Export-oriented industrialization (EOI) sometimes called export substitution industrialization (ESI), export led industrialization (ELI) or export-led growth is a trade and economic policy aiming to speed up the industrialization process of a country by exporting goods for which the nation has a comparative advantage. Export-led growth implies opening domestic markets to foreign competition in exchange for market access in other countries.
However, this may not be true of all domestic markets, as governments may aim to protect specific nascent industries so they grow and are able to exploit their future comparative advantage and in practise the converse can occur. For example, many East Asian countries had strong barriers on imports from the 1960s to the 1980s.

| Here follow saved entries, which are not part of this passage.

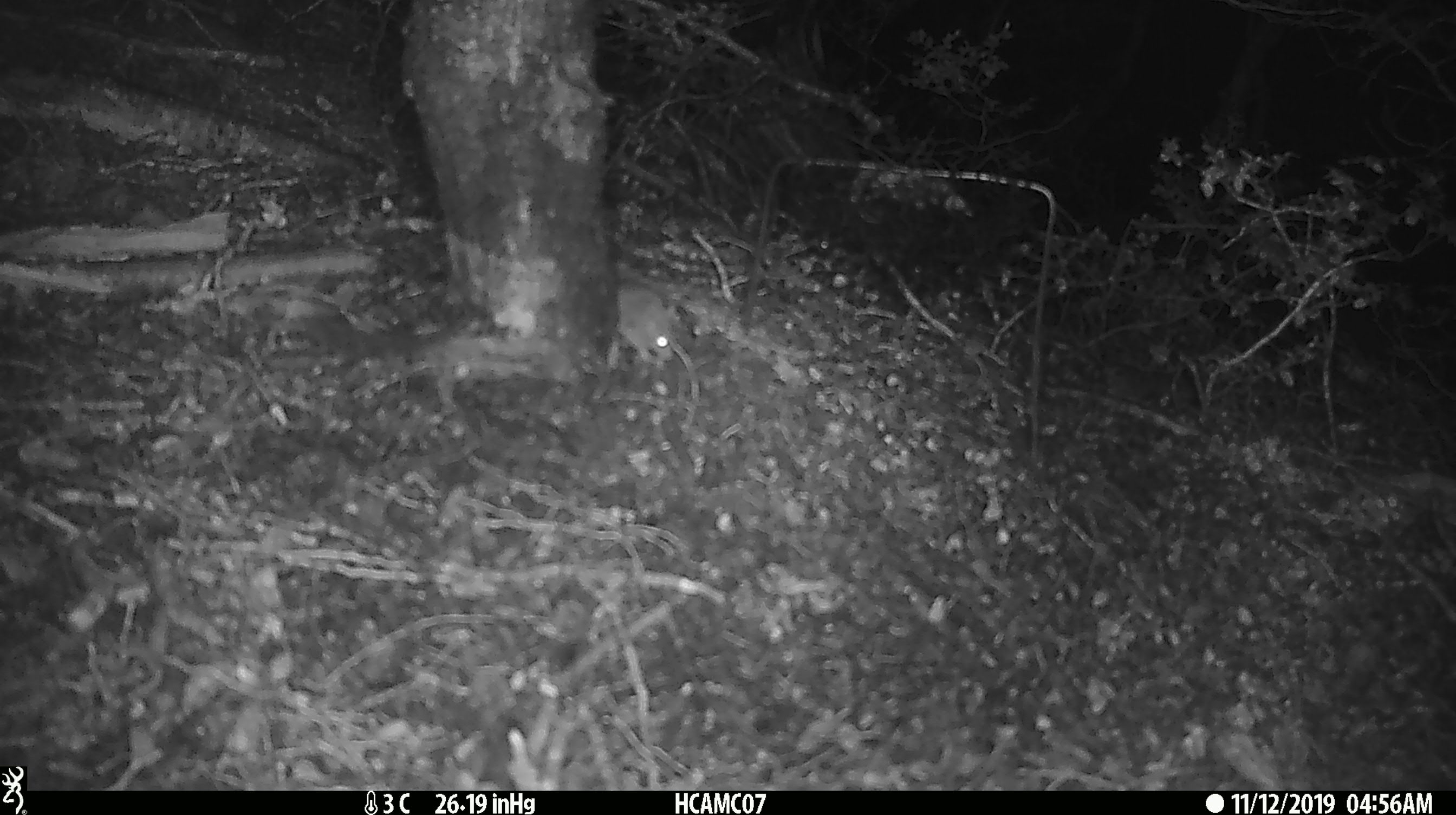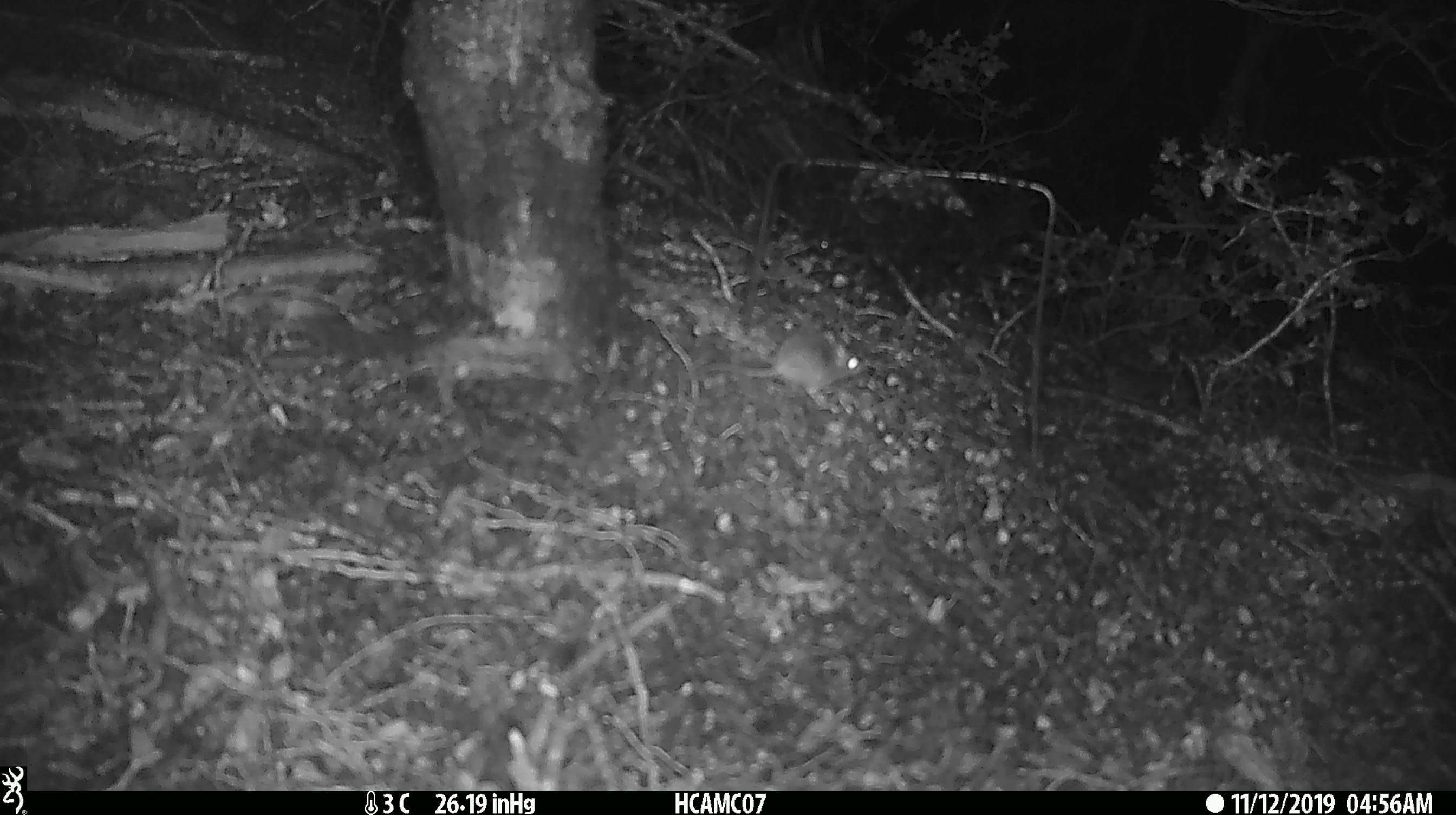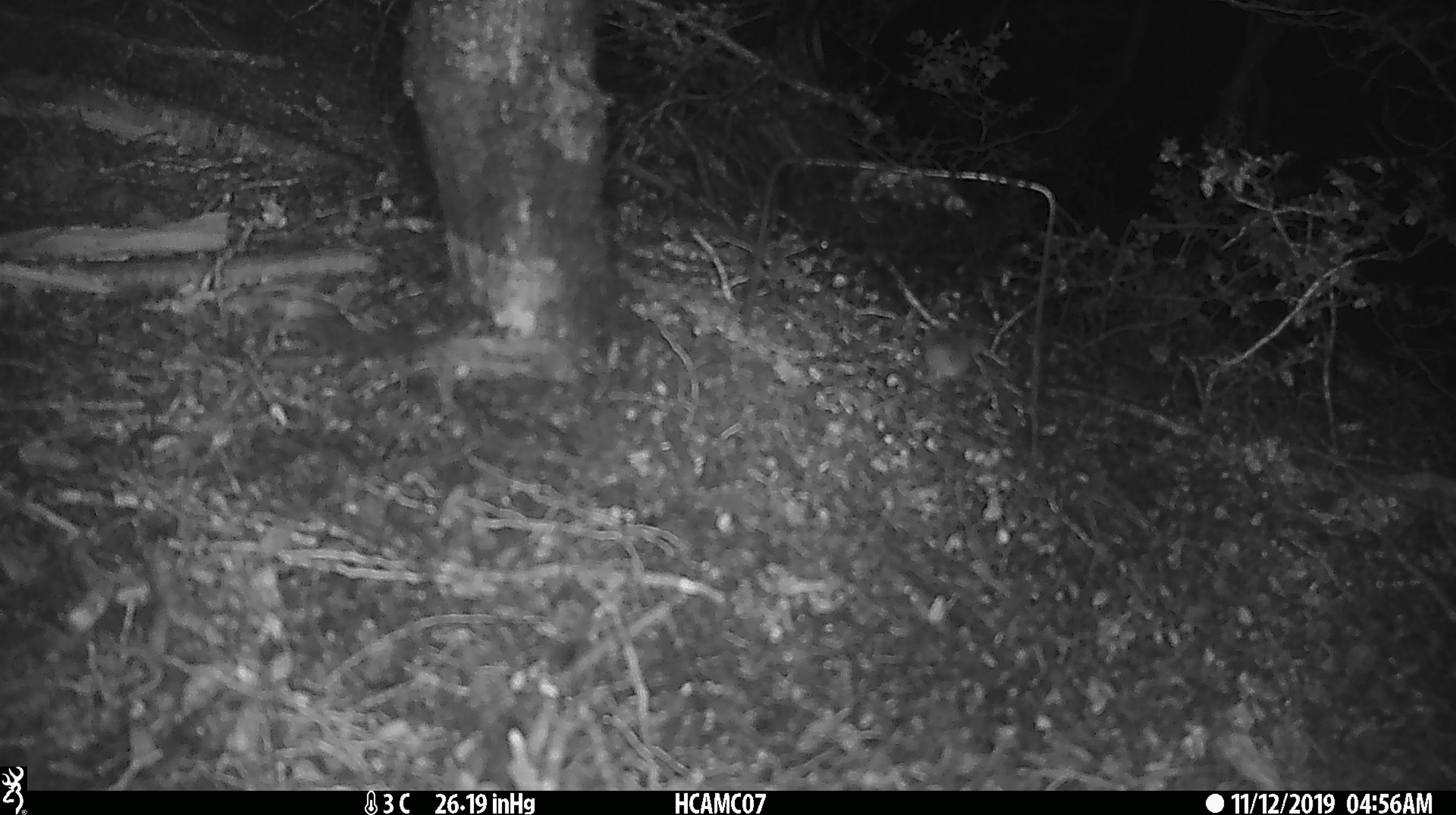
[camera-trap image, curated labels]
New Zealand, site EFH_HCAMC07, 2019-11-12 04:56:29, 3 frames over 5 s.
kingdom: Animalia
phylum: Chordata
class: Mammalia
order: Rodentia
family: Muridae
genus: Mus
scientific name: Mus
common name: mouse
Mouse (Mus).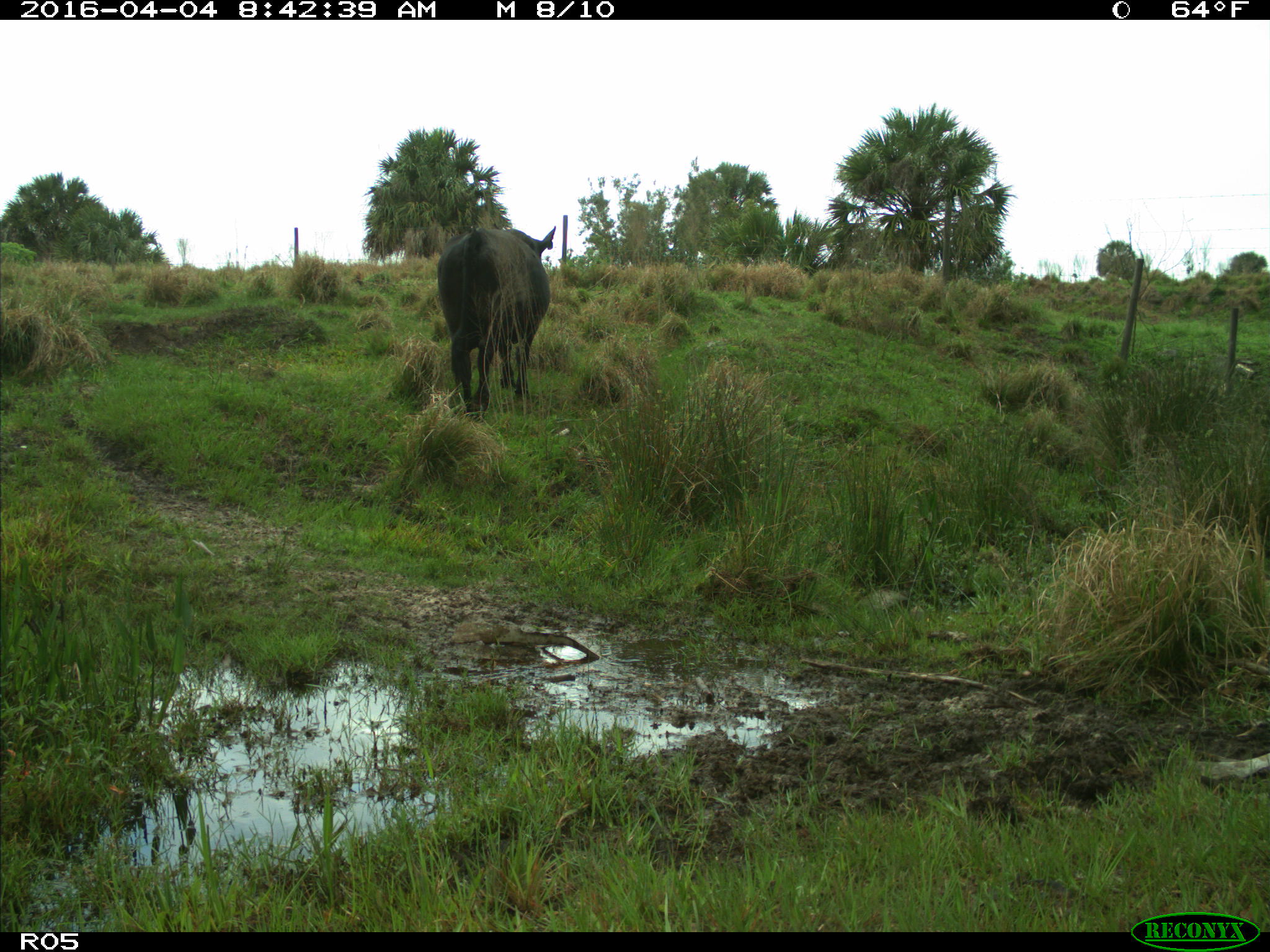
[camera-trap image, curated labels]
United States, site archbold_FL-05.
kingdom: Animalia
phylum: Chordata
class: Mammalia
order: Artiodactyla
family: Bovidae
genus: Bos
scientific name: Bos taurus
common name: domestic cow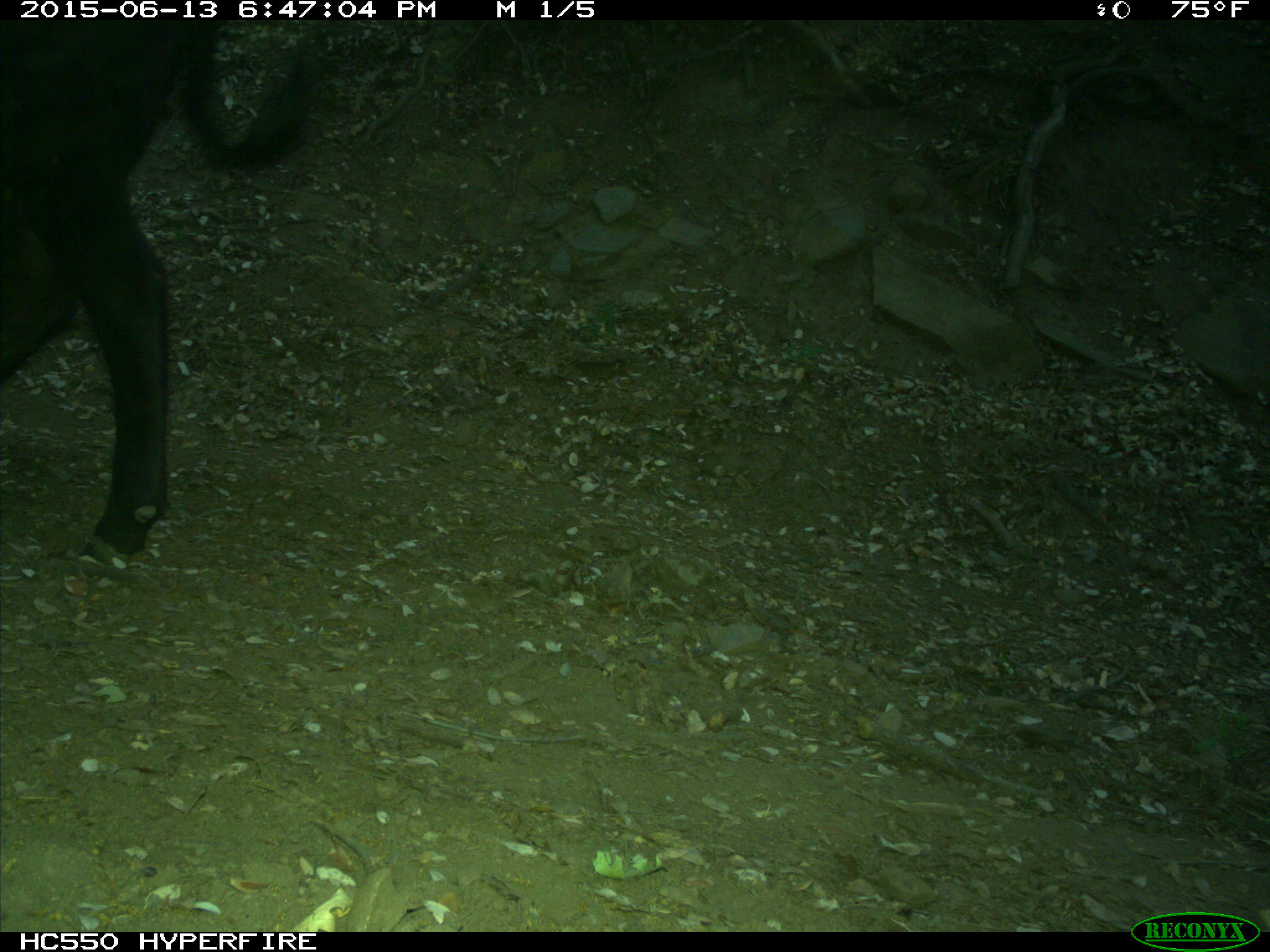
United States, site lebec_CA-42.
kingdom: Animalia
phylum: Chordata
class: Mammalia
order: Artiodactyla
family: Bovidae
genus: Bos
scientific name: Bos taurus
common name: domestic cow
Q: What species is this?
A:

Reduced tariff barriers, a floating exchange rate (a devaluation of national currency is often employed to facilitate exports), and government support for exporting sectors are all an example of policies adopted to promote EOI and, ultimately, economic development. Export-oriented industrialization was particularly characteristic of the development of the national economies of the Asian Tigers: Hong Kong, South Korea, Taiwan, and Singapore in the post-World War II period.
Export-led growth is an economic strategy used by some developing countries. This strategy seeks to find a niche in the world economy for a certain type of export. Industries producing this export may receive governmental subsidies and better access to the local markets. By implementing this strategy, countries hope to gain enough hard currency to import commodities manufactured more cheaply somewhere else.